Anweisung 1:
Gib die Passage aus dem Text über Messsysteme von „So populistisch der“ bis „Steuerungssystem absolut erfolgsentscheidend.“ erneut wieder und tausche dabei „Faulheit“ gegen „Trägheit“ aus.
Anweisung 2:
Nenne alle Eigenschaften, die der Text über Messsysteme als Kennzeichen vieler Akteure aufführt.

Bereitgestellter Auszug:
§
So populistisch der Titel auch sein mag, so sehr trifft er dennoch oft einen wahren Kern. Ob Unternehmen des Mittelstands oder Weltkonzern, immer wieder hält kaum ein Messsystem einer Überprüfung, der Messsystemanalyse, stand. Dabei sollten doch vor allem Zahlen, Daten und Fakten die Grundlage für unternehmerische Entscheidungen sein. In der Realität findet dies aber oft nicht statt. Vielmehr wird eine Schutzmauer scheinheiliger Argumente aufgebaut, um ja nicht selbst tätig werden zu müssen. Faulheit, Ignoranz und dreiste Eigennutzoptimierung sind leider auch heute noch Kennzeichen vieler Akteure. Daher ist ein funktionierendes Kennzahlensystem als Grundlage eines effizienten Steuerungssystem absolut erfolgsentscheidend.
§
Datenauszug:
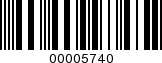 Barcode Image 00005740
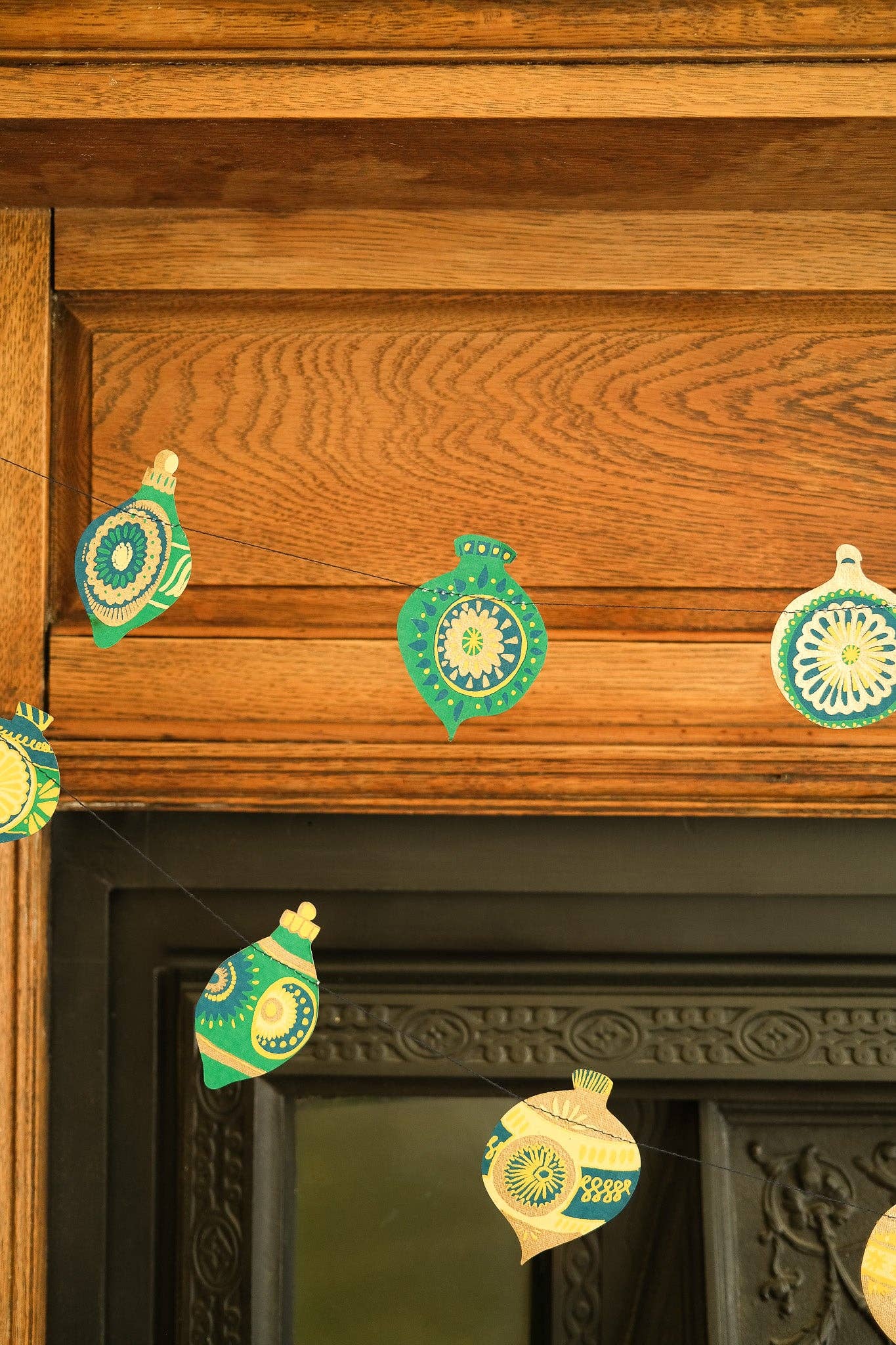 Christmas Ornaments Sewn Garland - Violet Elizabeth -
§
Ausgabe 1:
So populistisch der Titel auch sein mag, so sehr trifft er dennoch oft einen wahren Kern. Ob Unternehmen des Mittelstands oder Weltkonzern, immer wieder hält kaum ein Messsystem einer Überprüfung, der Messsystemanalyse, stand. Dabei sollten doch vor allem Zahlen, Daten und Fakten die Grundlage für unternehmerische Entscheidungen sein. In der Realität findet dies aber oft nicht statt. Vielmehr wird eine Schutzmauer scheinheiliger Argumente aufgebaut, um ja nicht selbst tätig werden zu müssen. Trägheit, Ignoranz und dreiste Eigennutzoptimierung sind leider auch heute noch Kennzeichen vieler Akteure. Daher ist ein funktionierendes Kennzahlensystem als Grundlage eines effizienten Steuerungssystem absolut erfolgsentscheidend.

Ausgabe 2:
Faulheit, Ignoranz, dreiste Eigennutzoptimierung